まず、わざわざ書かないとうっかり忘れそうだから書いておきますが、およそ2時間ぶっ続けで漫才をやる、というそもそもガワとして凄いことをやっているライブであるということ。メモ。


これは良くないことかもしれないし、色んな面でコンプライアンスに引っかかる発言になるかもしれませんが、最後が無観客で良かったと思いました。仰向けになって二人が荒げた呼吸を整えている、その息づかいを聴いている時間が流れている時に、特に。
こんなにあらゆる要素を排して「対話」にフォーカスしたお笑いで、「漫才のあり方」にまで思いを馳せてしまう、美しい構造。2人だけが立つステージも、1人とだけ向かい合う客席も。

あと、これも怪我の功名というか、観客がいなかったからこそ漫才の中に「観客」が登場できたようにも思う。

狭いすき間の方が流れ込む水の圧は高くなるし、小さい穴から出る方が水は勢いよく飛び出す。狭い「たりなさ」を共有できる二人の姿に自己投影を繰り返すファン(自分も含めて)は、良くも悪くも内面化が激しくて、圧倒的に心の距離感が近い(ように見える)。

そんな“ヘビーたりふたファン”の言葉を、客席から代弁する。「さよなら」で受け取った宣言を信じて、新しい一歩を、「人間力のマシンガン」を期待してしまう観客。

ただ結局、そんなファンの思いが山里さんに一度槍を捨てさせてしまう。漫才を完走した後に振り返れば完全なBAD ENDでした。それでも、池の神が上がってくるまでは「ついに新たな一歩だな」なんて思ってしまっていた。観客も(というか自分も)ちゃんとたりなかった。あんなに輝いてる「たりなさ」を、「捨て去らないといけないもの」と思い込んでしまった。社会の規範や常識の息苦しさにもがいていたのに、「もう結婚したんだから」なんてつまらない社会の規範や常識でものを語っていたのだと気づかされる。
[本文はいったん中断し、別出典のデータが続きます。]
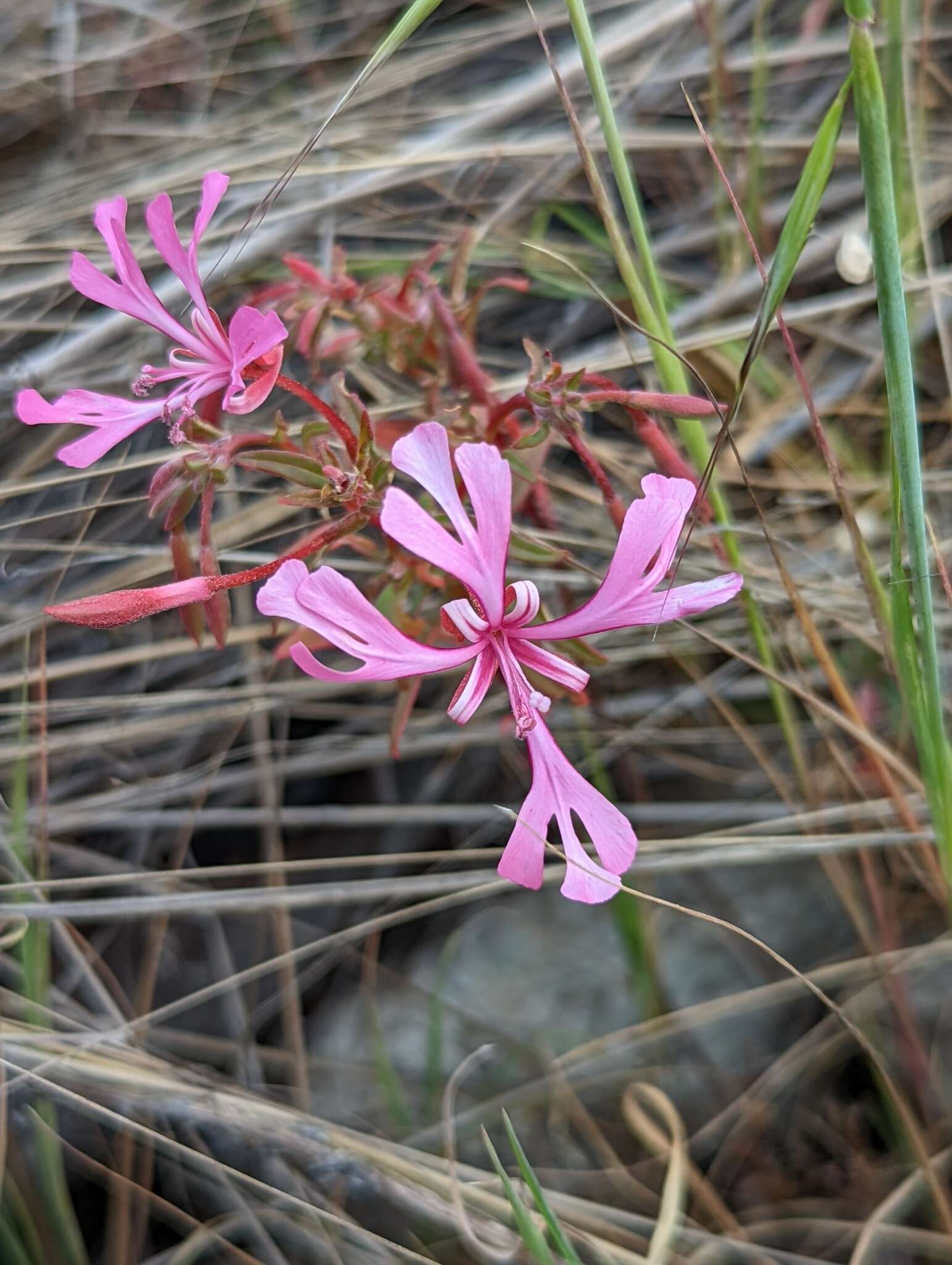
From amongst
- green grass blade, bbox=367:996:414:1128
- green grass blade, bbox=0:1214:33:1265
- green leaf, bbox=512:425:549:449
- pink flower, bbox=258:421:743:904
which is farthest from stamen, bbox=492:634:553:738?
green grass blade, bbox=0:1214:33:1265

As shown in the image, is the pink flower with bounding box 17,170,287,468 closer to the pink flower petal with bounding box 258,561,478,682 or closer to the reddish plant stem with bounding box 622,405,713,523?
the pink flower petal with bounding box 258,561,478,682

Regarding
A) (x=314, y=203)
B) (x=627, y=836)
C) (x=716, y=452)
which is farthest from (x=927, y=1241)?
(x=314, y=203)

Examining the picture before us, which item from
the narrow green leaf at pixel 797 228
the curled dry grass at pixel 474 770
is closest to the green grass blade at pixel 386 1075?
the curled dry grass at pixel 474 770

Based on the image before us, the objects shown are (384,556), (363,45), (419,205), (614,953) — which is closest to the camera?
(384,556)

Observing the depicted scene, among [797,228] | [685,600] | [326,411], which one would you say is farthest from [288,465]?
[797,228]

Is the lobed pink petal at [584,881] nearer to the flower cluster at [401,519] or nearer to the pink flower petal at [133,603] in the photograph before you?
the flower cluster at [401,519]

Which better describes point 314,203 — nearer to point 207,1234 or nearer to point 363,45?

「武器」でいいじゃん。磨いてきた竹槍なら、心のお守りになるモデルガンなら別に、アップデート出来ない自分も抱えたまんまでいいんじゃないか?12年経ってたどり着く「たりない」の結末としての説得力。

でも、単に「たりなくていいじゃん」ということでもない。武器は探さないとならないから。



漫才の途中、末席とはいえ自分の名前をクレジットしていただいている番組の名前が出た。「バナナサンド」。「もっとたりないふたり」を、実家のリビングで観ていた頃には想像もつかないことです。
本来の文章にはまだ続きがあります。